Collection entries:
-*-*-
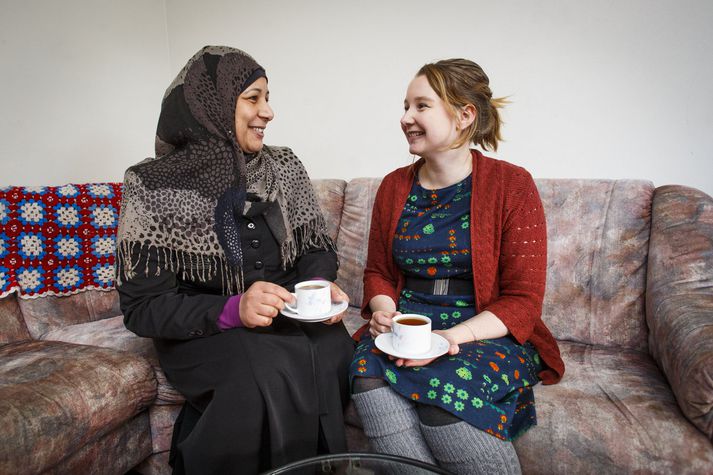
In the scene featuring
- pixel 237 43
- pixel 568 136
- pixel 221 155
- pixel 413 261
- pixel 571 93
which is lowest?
pixel 413 261

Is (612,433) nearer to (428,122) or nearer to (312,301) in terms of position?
(312,301)

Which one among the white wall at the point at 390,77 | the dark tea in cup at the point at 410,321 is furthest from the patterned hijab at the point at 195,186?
the white wall at the point at 390,77

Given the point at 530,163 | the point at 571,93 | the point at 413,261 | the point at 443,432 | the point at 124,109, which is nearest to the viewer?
the point at 443,432

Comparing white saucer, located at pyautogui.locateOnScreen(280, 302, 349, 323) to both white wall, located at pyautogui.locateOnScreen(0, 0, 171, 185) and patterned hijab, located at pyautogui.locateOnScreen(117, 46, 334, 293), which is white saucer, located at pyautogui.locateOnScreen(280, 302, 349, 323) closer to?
patterned hijab, located at pyautogui.locateOnScreen(117, 46, 334, 293)

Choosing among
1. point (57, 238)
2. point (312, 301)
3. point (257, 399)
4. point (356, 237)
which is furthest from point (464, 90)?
point (57, 238)

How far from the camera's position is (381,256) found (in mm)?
1337

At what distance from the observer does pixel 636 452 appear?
3.03 feet

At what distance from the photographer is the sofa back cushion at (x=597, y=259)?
4.50 feet

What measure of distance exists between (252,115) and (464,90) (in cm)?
59

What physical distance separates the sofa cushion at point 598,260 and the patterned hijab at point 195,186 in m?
1.03

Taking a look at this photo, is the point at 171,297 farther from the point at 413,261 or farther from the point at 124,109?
the point at 124,109

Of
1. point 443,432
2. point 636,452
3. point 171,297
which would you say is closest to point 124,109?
point 171,297

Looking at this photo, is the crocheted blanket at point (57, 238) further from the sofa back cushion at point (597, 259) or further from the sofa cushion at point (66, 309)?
the sofa back cushion at point (597, 259)

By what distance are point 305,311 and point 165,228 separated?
-*-*-
### REQUIREMENT
Copy out every line of the data above word for word, leaving out the pictures.

### SOLUTION
In the scene featuring
- pixel 237 43
- pixel 568 136
- pixel 221 155
- pixel 413 261
- pixel 571 93
which is lowest?
pixel 413 261

Is (612,433) nearer to (428,122) or nearer to (312,301) in terms of position?
(312,301)

Which one among the white wall at the point at 390,77 | the dark tea in cup at the point at 410,321 is furthest from the patterned hijab at the point at 195,186?
the white wall at the point at 390,77

Given the point at 530,163 | the point at 571,93 | the point at 413,261 | the point at 443,432 | the point at 124,109, which is nearest to the viewer?
the point at 443,432

Comparing white saucer, located at pyautogui.locateOnScreen(280, 302, 349, 323) to both white wall, located at pyautogui.locateOnScreen(0, 0, 171, 185) and patterned hijab, located at pyautogui.locateOnScreen(117, 46, 334, 293), which is white saucer, located at pyautogui.locateOnScreen(280, 302, 349, 323) closer to?
patterned hijab, located at pyautogui.locateOnScreen(117, 46, 334, 293)

Choosing among
1. point (57, 238)
2. point (312, 301)
3. point (257, 399)
4. point (356, 237)
which is furthest from point (464, 90)?
point (57, 238)

How far from the camera's position is (381,256) found (in mm)?
1337

At what distance from the observer does pixel 636 452 appear?
3.03 feet

At what distance from the photographer is the sofa back cushion at (x=597, y=259)?
4.50 feet

What measure of distance exists between (252,115) and (464,90) (in cm)?
59

What physical distance separates the sofa cushion at point 598,260 and the patterned hijab at point 195,186 in m?
1.03

Taking a look at this photo, is the point at 171,297 farther from the point at 413,261 or farther from the point at 124,109?
the point at 124,109

Of
1. point 443,432
2. point 636,452
3. point 171,297
which would you say is closest to point 124,109?
point 171,297

Looking at this photo, is the crocheted blanket at point (57, 238) further from the sofa back cushion at point (597, 259) or further from the sofa cushion at point (66, 309)?
the sofa back cushion at point (597, 259)

By what distance are point 305,311 and point 165,228 separated?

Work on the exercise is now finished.